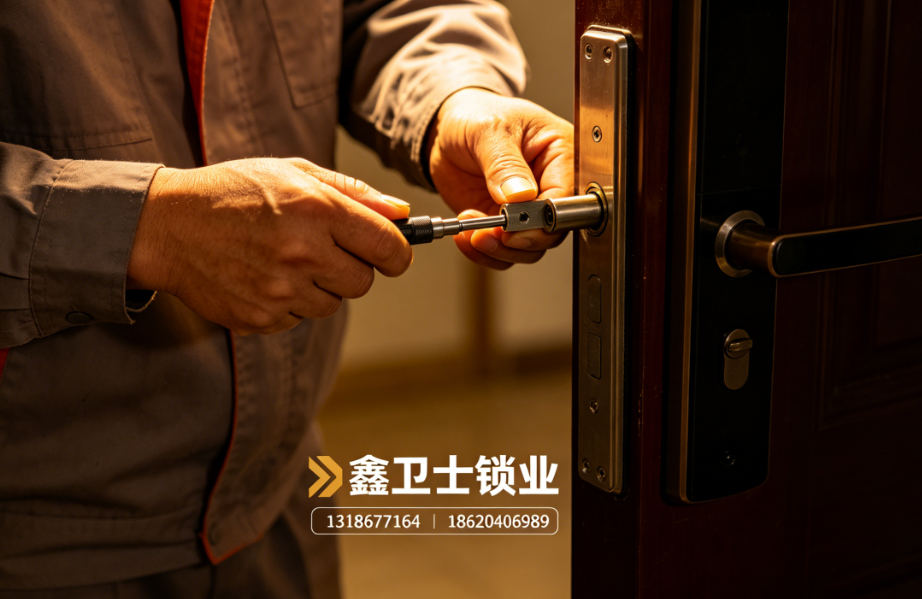 泗洪开锁避坑指南，泗洪开锁防套路，泗洪正规开锁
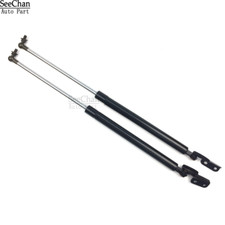 Pair Tailgate Trunk Lift Supports Strut Arm Damper Rod for Outlander 15-18
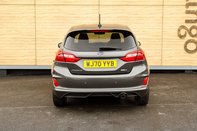 Ford Fiesta ST-LINE X EDITION MHEV 6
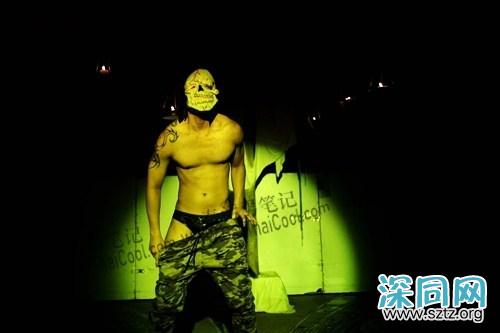 【泰国同志桑拿】Babylon Sauna & Spa @ BKK:欧洲老年人和亚洲熊的俱乐部 【泰国同志桑拿】Babylon Sauna & Spa @ BKK:欧洲老年人和亚洲熊的俱乐部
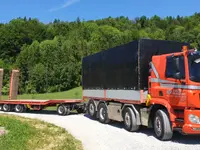 Dobler Transport AG - Klicken Sie, um das Bild 7 in einer Lightbox vergrössert darzustellen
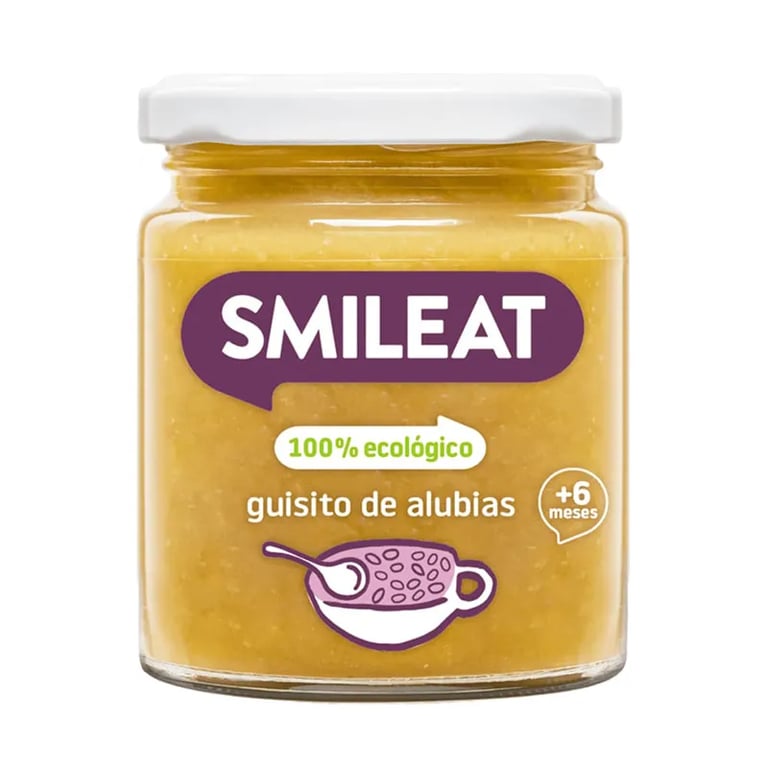 TARRITO ECOLÓGICO DE GUISITO DE ALUBISA 8M+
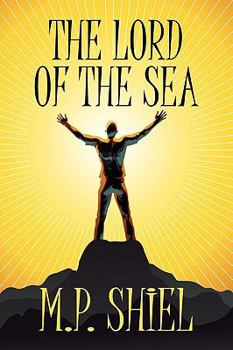 Paperback The Lord of the Sea Book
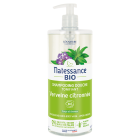 NATESSANCE / SHAMPOOING DOUCHE VERVEINE CITRONNEE BIO SANS SULFATES 1L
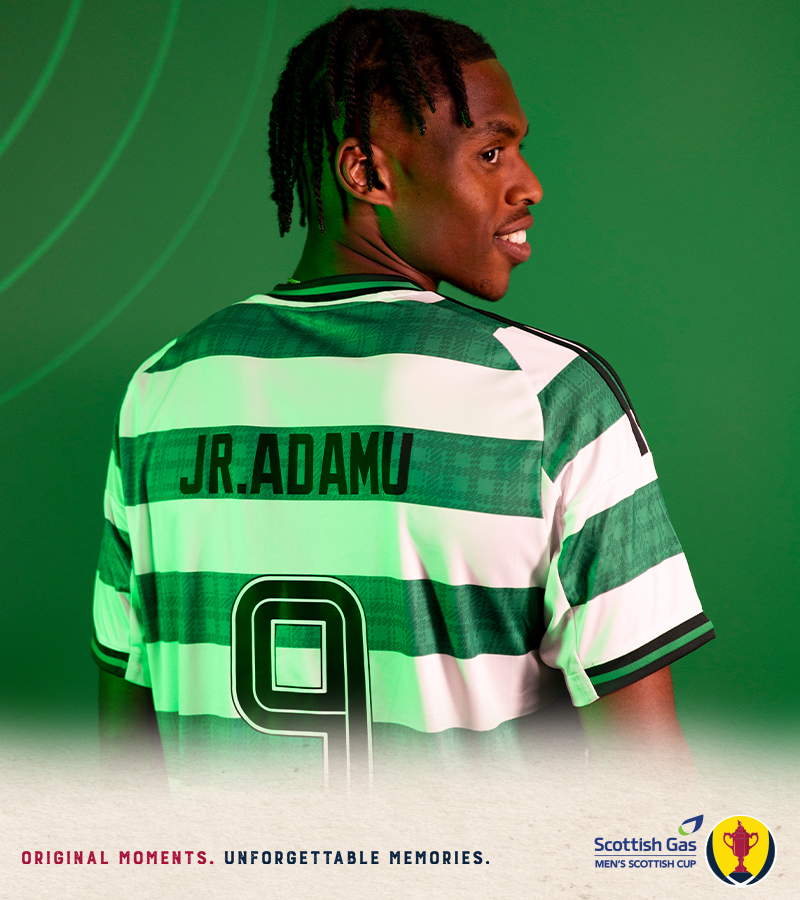 Scottish Gas Scottish Cup tweet media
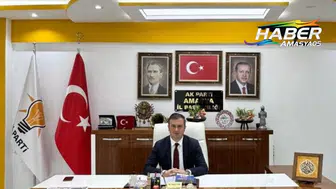 Başkan Uzun: “Bayramlar Gönül Köprülerini Güçlendirir”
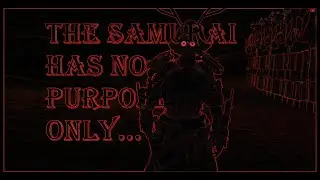 И каков ваш путь? - KENSHI edit (And what is your path?) 4к HD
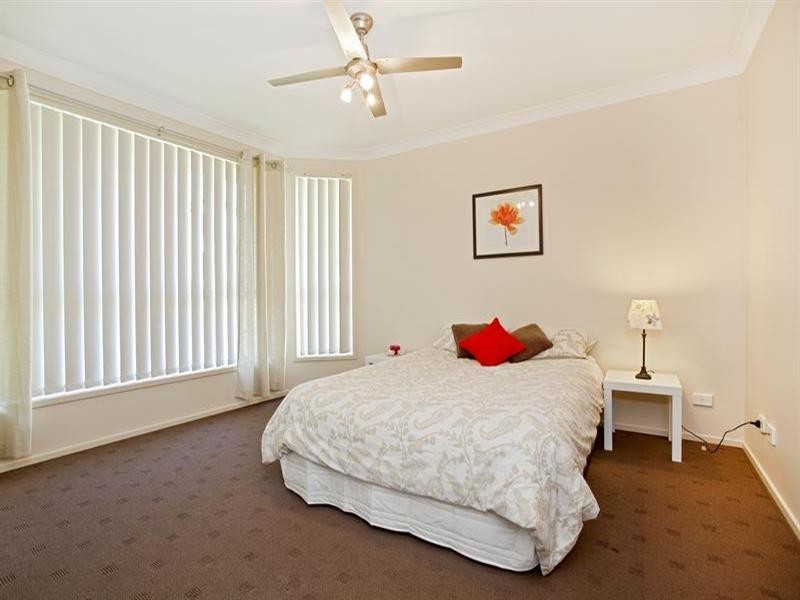 West Hoxton NSW 2171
────────────────────
→ Try it
Print every line of the data above verbatim, leaving out the pictures.

→ Finished task
 泗洪开锁避坑指南，泗洪开锁防套路，泗洪正规开锁
 Pair Tailgate Trunk Lift Supports Strut Arm Damper Rod for Outlander 15-18
 Ford Fiesta ST-LINE X EDITION MHEV 6
 【泰国同志桑拿】Babylon Sauna & Spa @ BKK:欧洲老年人和亚洲熊的俱乐部 【泰国同志桑拿】Babylon Sauna & Spa @ BKK:欧洲老年人和亚洲熊的俱乐部
 Dobler Transport AG - Klicken Sie, um das Bild 7 in einer Lightbox vergrössert darzustellen
 TARRITO ECOLÓGICO DE GUISITO DE ALUBISA 8M+
 Paperback The Lord of the Sea Book
 NATESSANCE / SHAMPOOING DOUCHE VERVEINE CITRONNEE BIO SANS SULFATES 1L
 Scottish Gas Scottish Cup tweet media
 Başkan Uzun: “Bayramlar Gönül Köprülerini Güçlendirir”
 И каков ваш путь? - KENSHI edit (And what is your path?) 4к HD
 West Hoxton NSW 2171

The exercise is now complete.